§ WORK TO COMPLETE
Pictures do not belong in the copy; transcribe everything else in the records exactly.

§ DATA LISTING

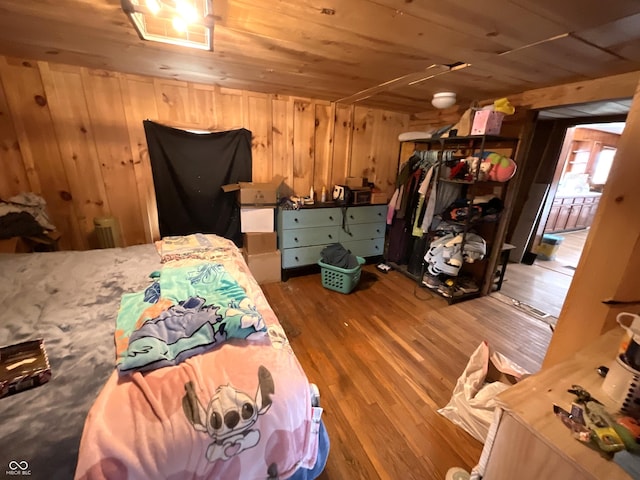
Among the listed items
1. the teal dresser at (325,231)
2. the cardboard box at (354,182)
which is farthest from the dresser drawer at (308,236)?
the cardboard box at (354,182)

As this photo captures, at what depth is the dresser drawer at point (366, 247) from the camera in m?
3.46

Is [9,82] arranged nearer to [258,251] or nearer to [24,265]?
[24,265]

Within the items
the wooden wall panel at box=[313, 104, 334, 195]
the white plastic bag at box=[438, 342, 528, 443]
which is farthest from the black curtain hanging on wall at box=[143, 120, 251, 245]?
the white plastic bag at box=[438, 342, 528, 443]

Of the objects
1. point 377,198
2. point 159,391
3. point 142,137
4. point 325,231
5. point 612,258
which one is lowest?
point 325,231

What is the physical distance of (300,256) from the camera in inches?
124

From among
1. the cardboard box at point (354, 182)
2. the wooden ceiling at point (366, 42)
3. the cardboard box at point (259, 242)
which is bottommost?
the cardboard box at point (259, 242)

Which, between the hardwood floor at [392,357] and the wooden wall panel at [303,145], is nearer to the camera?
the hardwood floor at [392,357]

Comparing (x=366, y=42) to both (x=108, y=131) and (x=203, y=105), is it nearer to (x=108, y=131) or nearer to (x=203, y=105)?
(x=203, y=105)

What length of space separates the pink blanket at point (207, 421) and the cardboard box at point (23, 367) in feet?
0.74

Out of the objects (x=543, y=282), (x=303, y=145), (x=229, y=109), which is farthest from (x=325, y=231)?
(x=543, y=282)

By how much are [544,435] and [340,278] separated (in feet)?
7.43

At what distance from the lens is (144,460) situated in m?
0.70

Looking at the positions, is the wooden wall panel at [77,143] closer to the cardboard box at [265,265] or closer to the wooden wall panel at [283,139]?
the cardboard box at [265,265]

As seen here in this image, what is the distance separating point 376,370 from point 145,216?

§ ANSWER TO THE EXERCISE
Among the listed items
1. the teal dresser at (325,231)
2. the cardboard box at (354,182)
which is farthest from the dresser drawer at (308,236)?
the cardboard box at (354,182)

As this photo captures, at what depth is the dresser drawer at point (366, 247) from the camera in m?
3.46

Is [9,82] arranged nearer to [258,251] or nearer to [24,265]?
[24,265]

Within the items
the wooden wall panel at box=[313, 104, 334, 195]
the white plastic bag at box=[438, 342, 528, 443]
which is farthest from the black curtain hanging on wall at box=[143, 120, 251, 245]?
the white plastic bag at box=[438, 342, 528, 443]

Of the objects
1. point 377,198
2. point 159,391
3. point 142,137
4. point 325,231
5. point 612,258
which one is lowest?
point 325,231

What is the physical distance of (300,256) from the camera in inches?
124

From among
1. the cardboard box at point (354, 182)
2. the wooden ceiling at point (366, 42)
3. the cardboard box at point (259, 242)
which is bottommost?
the cardboard box at point (259, 242)

Which, between the hardwood floor at [392,357] and the wooden wall panel at [303,145], is nearer to the camera?
the hardwood floor at [392,357]

Comparing (x=366, y=42) to both (x=108, y=131) and (x=203, y=105), is it nearer to (x=108, y=131) or nearer to (x=203, y=105)?
(x=203, y=105)

What length of space separates the pink blanket at point (207, 421) and the cardboard box at point (23, 367) in feet?
0.74

Out of the objects (x=543, y=282), (x=303, y=145), (x=229, y=109), which is farthest from (x=325, y=231)?
(x=543, y=282)

By how much are [544,435] and [340,278] separated (in feet)?
7.43

At what distance from the lens is (144,460) situated in m?
0.70

Looking at the positions, is the wooden wall panel at [77,143] closer to the cardboard box at [265,265] or closer to the wooden wall panel at [283,139]?
the cardboard box at [265,265]

As seen here in this image, what is the distance separating point 376,370 from point 145,216?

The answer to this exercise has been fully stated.